Paradise
Paradise Tolarno Galleries
18 June – 30 July 2011
Paradise combines ethnographic and other curio postcards collected over the past 15 years by the artist. The postcards are incorporated into sculptural elements from neon and rare wood species as well as lacquered monument objects.
MCA, Sydney, curator Glenn Barkley is writing an accompanying essay that will be available soon.
The following images are a selection of the exhibition. Please go to ‘Installation and Sculpture’ in the drop down menu of the website and then ‘Paradise’.
- Union Jack, 2011 Rare postcard, sapele, and neon. 39 x 43 x 12 cm
- Union Jack, 2011 Rare postcard, sapele, and neon. 39 x 43 x 12 cm
- Monument 4, 2011 Black lacquer and timber. 87 x 134.5 x 28 cm
- Monument 2, 2011 Black lacquer, wood, perspex, neon, mirror and wire. 38 x 99 x 87 cm
Review in Broadsheet, Melbourne. By Dan Rule, 29th June 2011
Brook Andrew’s latest exhibition at Tolarno Galleries sees the Melbourne based artist use rare, ethnographic postcards and neon to continue his traversal of unacknowledged histories and the colonial gaze.
Recent works such as his wonderfully oxymoronic Jumping Castle War Memorial, which showed at the 17th Biennale of Sydney in 2010, attempted to prize open public discussion and recognition of peoples displaced by invasion, colonialism and diaspora by making the entry point to such a discussion playful and fun. The jumping castle, which was covered in a bold black and white print referencing Andrew’s Wiradjuri heritage, didn’t just evidence the artist’s want to unearth cultural baggage, but to jam with materials, signifiers, surfaces and syntax in the process.

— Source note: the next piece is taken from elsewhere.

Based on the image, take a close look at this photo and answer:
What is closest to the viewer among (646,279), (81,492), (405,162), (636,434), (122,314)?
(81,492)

Though operating in a completely different scale and context, wandering amid the vibrantly coloured neon light that bathes Andrew’s new collection of assemblages at Tolarno – somewhat ironically titled Paradise – one can’t help but be drawn in by this very fascination with muddling content, materiality and form. A series of rare postcard diptychs encased in blocky, almost art-deco-like frames and bordered by lurid neon line one wall. While the visual device is striking on its own, it’s the intertwined histories the postcard diptychs conjure that give them their power. Indeed, each neighbouring image engenders what seems a different cultural narrative. But linkages emerge. Indigenous peoples rendered via the colonial gaze of the exoticiced other – or ‘noble savage’ – are mirrored by Western agents of displacement; be it the log truck, the oil well or the fighter plane. It’s a missive of acknowledgement, cause and effect all in one.

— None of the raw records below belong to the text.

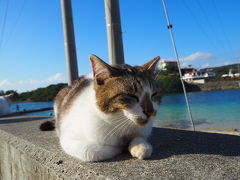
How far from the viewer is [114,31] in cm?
394

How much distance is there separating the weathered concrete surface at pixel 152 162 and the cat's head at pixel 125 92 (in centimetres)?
30

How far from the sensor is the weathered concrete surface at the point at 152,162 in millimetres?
1187

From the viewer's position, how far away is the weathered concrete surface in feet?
3.89

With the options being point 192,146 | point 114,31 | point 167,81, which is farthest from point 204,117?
point 192,146

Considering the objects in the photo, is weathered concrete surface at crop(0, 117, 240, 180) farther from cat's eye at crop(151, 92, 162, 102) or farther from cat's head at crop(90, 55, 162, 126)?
cat's eye at crop(151, 92, 162, 102)

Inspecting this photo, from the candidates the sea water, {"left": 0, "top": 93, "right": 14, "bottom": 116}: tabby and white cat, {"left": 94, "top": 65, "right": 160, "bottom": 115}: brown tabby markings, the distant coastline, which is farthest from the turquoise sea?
the distant coastline

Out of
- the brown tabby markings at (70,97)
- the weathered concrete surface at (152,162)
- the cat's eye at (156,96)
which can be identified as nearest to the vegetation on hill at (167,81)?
the cat's eye at (156,96)

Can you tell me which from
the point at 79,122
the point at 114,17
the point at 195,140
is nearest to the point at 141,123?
the point at 79,122

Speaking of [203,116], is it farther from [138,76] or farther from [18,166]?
[138,76]

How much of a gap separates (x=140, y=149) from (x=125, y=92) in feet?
1.33

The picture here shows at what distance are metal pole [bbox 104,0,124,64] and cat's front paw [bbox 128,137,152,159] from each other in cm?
283

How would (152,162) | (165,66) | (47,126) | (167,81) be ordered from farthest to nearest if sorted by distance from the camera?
(167,81), (165,66), (47,126), (152,162)

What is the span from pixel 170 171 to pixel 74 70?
509cm

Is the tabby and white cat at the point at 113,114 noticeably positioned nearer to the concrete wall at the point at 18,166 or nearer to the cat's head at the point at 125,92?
the cat's head at the point at 125,92
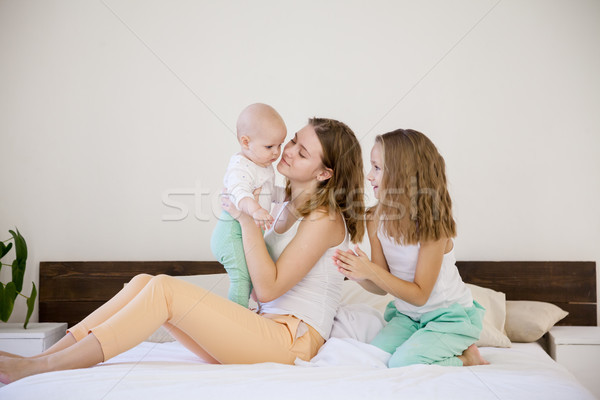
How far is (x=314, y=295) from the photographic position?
1791 millimetres

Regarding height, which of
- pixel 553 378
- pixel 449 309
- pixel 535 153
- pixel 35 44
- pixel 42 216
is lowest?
pixel 553 378

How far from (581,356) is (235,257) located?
1644 millimetres

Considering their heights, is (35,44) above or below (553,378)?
above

Another series of larger neon, wood and photographic wall works montage images of Indigenous peoples cast in the role of circus freaks. It’s fascinating and horrifying all at once. A tower of cardboard blocks that dominates the centre of the space – each brightly coloured side printed with a melange of photographs – seems a monument to the malleability of history and identity.

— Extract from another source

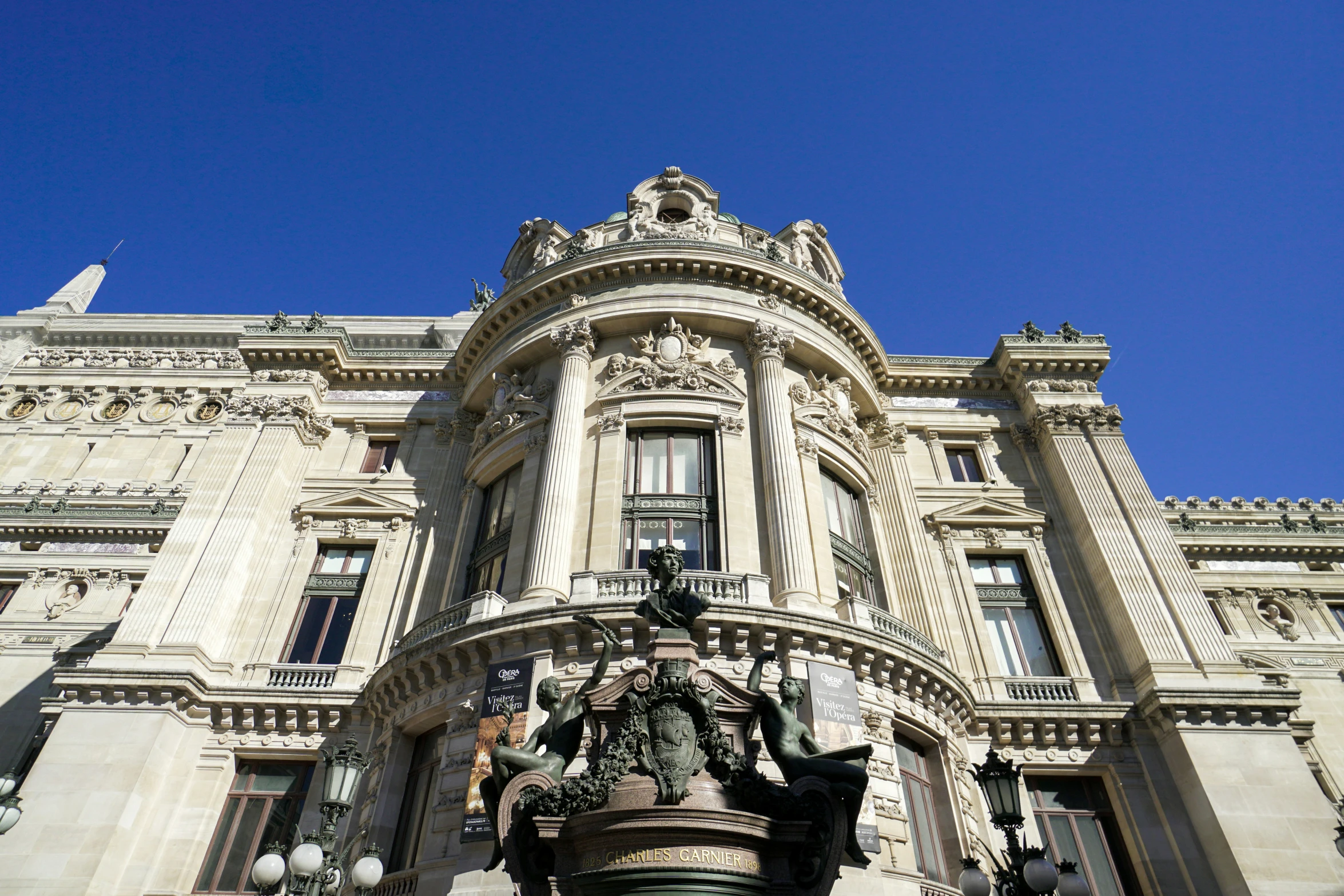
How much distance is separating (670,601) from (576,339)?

There are further mixed messages; a slick, glossy, lacquered light box positioned on the floor exudes a cool, blue, neon glow. Peering down toward the light, tiers indecipherable neon text seem to repeat and mirror for eternity. That the text, when translated from Waradjuri, actually reads “I see you” adds a poignant layer of meaning. Even an artwork, to be bought and sold on the commercial art market, is complicit to the throes of history.
The work, titled Monument 4, speaks volumes about the mastery of Andrew’s practice. His work inhabits and embodies seemingly disparate aesthetic forms only to gently seduce and draw us to their crux. We stroll amid neon lights and gleaming objects, but even objects bare witness. Via subtle, playful and colourful hues, Andrew shifts the gaze firmly back on us.